La hipoxia se observa también en otros frentes. Desde el discurso de Macron para quedar en la historia “el tesoro de la patria es la salud de sus habitantes” o Johnson apelando a la inmunidad natural de los británicos, y en Chile, sospechosos borrones de los rayados en Plaza Dignidad y remozamiento express del área, el choque de identidades entre las casas de estudio más importantes (la Católica avergonzada de sus internos de medicina por restarse de apoyar en la crisis y la Chile inflando el pecho por sus internos fieles al juramento hipocrático), gallitos entre alcaldes y el Ministro de Salud, los cuicos como los malos de la película por importar el virus y en ya varios casos displicentemente expandiéndolo, y lo más maravilloso, el planeta Tierra, al fin, tiene un descanso de la lacra humana en siglos.
Las aguas de Venecia se han vuelto cristalinas.

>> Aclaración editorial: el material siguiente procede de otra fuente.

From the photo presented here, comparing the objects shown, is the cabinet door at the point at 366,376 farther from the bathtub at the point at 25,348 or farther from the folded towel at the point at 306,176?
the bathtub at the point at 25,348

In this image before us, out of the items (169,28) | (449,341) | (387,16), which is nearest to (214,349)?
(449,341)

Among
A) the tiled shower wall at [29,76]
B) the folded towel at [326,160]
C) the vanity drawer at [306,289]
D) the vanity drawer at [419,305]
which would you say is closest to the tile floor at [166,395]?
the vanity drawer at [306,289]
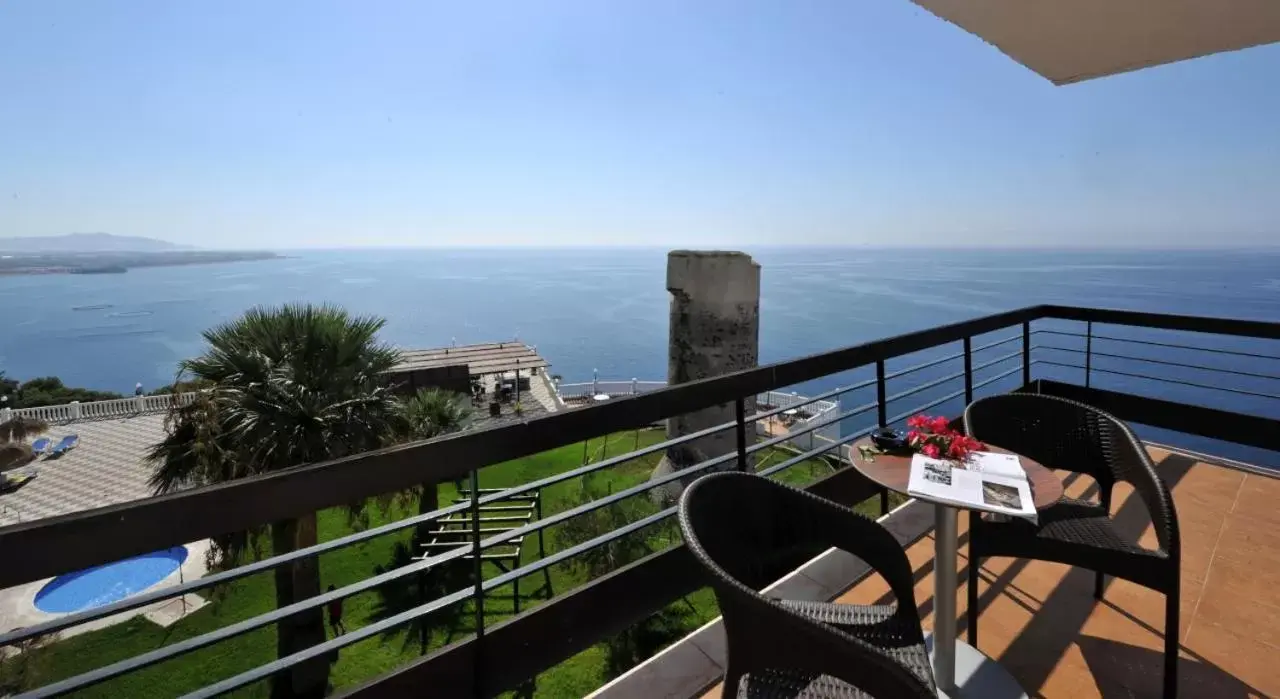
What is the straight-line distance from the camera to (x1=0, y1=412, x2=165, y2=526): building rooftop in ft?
57.4

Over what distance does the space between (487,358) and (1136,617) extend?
25.3 meters

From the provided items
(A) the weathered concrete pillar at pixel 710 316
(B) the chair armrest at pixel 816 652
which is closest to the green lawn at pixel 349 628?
(A) the weathered concrete pillar at pixel 710 316

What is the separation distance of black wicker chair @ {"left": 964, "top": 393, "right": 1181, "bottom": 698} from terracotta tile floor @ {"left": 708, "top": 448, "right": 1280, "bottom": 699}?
0.15 meters

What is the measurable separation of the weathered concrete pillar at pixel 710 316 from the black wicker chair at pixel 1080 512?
40.1 ft

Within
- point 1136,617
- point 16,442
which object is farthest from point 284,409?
point 16,442

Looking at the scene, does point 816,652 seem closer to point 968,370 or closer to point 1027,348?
point 968,370

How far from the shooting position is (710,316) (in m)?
14.7

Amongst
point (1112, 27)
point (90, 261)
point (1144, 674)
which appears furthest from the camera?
point (90, 261)

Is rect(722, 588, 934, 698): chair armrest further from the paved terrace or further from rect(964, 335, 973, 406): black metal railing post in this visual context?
rect(964, 335, 973, 406): black metal railing post

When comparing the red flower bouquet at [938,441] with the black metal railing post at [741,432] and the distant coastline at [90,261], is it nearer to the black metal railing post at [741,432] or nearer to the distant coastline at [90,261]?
the black metal railing post at [741,432]

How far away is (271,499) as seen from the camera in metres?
0.97

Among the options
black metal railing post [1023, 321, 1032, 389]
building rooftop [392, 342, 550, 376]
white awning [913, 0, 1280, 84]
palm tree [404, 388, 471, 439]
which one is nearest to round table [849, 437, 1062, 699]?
white awning [913, 0, 1280, 84]

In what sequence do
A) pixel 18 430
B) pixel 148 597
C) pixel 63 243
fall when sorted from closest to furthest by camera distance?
1. pixel 148 597
2. pixel 18 430
3. pixel 63 243

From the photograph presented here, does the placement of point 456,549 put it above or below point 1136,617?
above
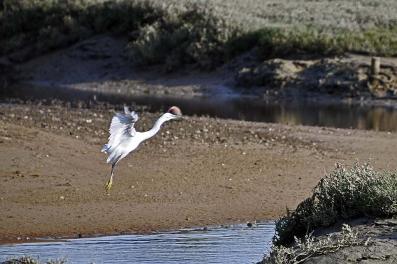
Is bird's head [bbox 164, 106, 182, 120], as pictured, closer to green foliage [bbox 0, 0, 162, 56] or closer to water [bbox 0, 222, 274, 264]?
water [bbox 0, 222, 274, 264]

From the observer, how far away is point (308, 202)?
10.5 metres

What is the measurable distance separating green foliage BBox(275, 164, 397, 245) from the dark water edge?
1206 centimetres

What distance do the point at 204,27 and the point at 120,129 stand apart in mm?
23489

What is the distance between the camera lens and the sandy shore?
13.2 m

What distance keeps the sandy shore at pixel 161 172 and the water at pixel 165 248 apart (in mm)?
532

Me pregunto si el chino que se comió al murciélago infectado, de saber todo lo que ha provocado, hubiera escupido el bocado. A veces pienso que no, que hubiera sentido un extraño llamado místico, una misión redentora del planeta y flagelante de la especie humana.
Ese chino puede que ahora esté sentado en un sillón ignorante del karma planetario del cual fue instrumento, o tal vez haya sido incinerado y su alma esté expectante de lo que suceda en este plano.
Lo que sí sé es que soy una sobreviviente de influenza y si usted me está leyendo es sólo porque Dios es grande. En realidad la muerte no llamó a mi puerta hace un año, la muerte duerme conmigo siempre, se ducha conmigo, hace el amor conmigo y seguramente también me está leyendo. Y a usted, amigue lector, lo está abrazando en este momento.
La asfixia del yo como metáfora no lo ha sido para muchas personas que día a día están muriendo por Coronavirus. Morir así es realmente horrible, yo lo sé. Y si China está saliendo de la crisis lentamente después de dos meses, prefiero no pensar en lo que nos espera ahora que se avecina el invierno.
Hoy nuestro drama es el cuerpo como problema político, pero para muchos, en un tiempo lo será como problema espiritual.
Como lo fue para mí.
Desde entonces, agradezco cada inhalación y exhalación que puedo dar. No necesito un kit de supervivencia cultural para pasar la cuarentena. No me conflictúa la asfixia del yo. Me conflictúa la incertidumbre, exquisita y dolorosa. Pero algo de entrenamiento tenemos desde nuestro estallido social de octubre. Muchos vienen entrenando tal vez por años.
El cuerpo como dominio político es una ilusión. Nunca hemos tenido el control.
Y si algo podemos hacer ante la falta de oxigeno, es simplemente entregarnos, y soltar.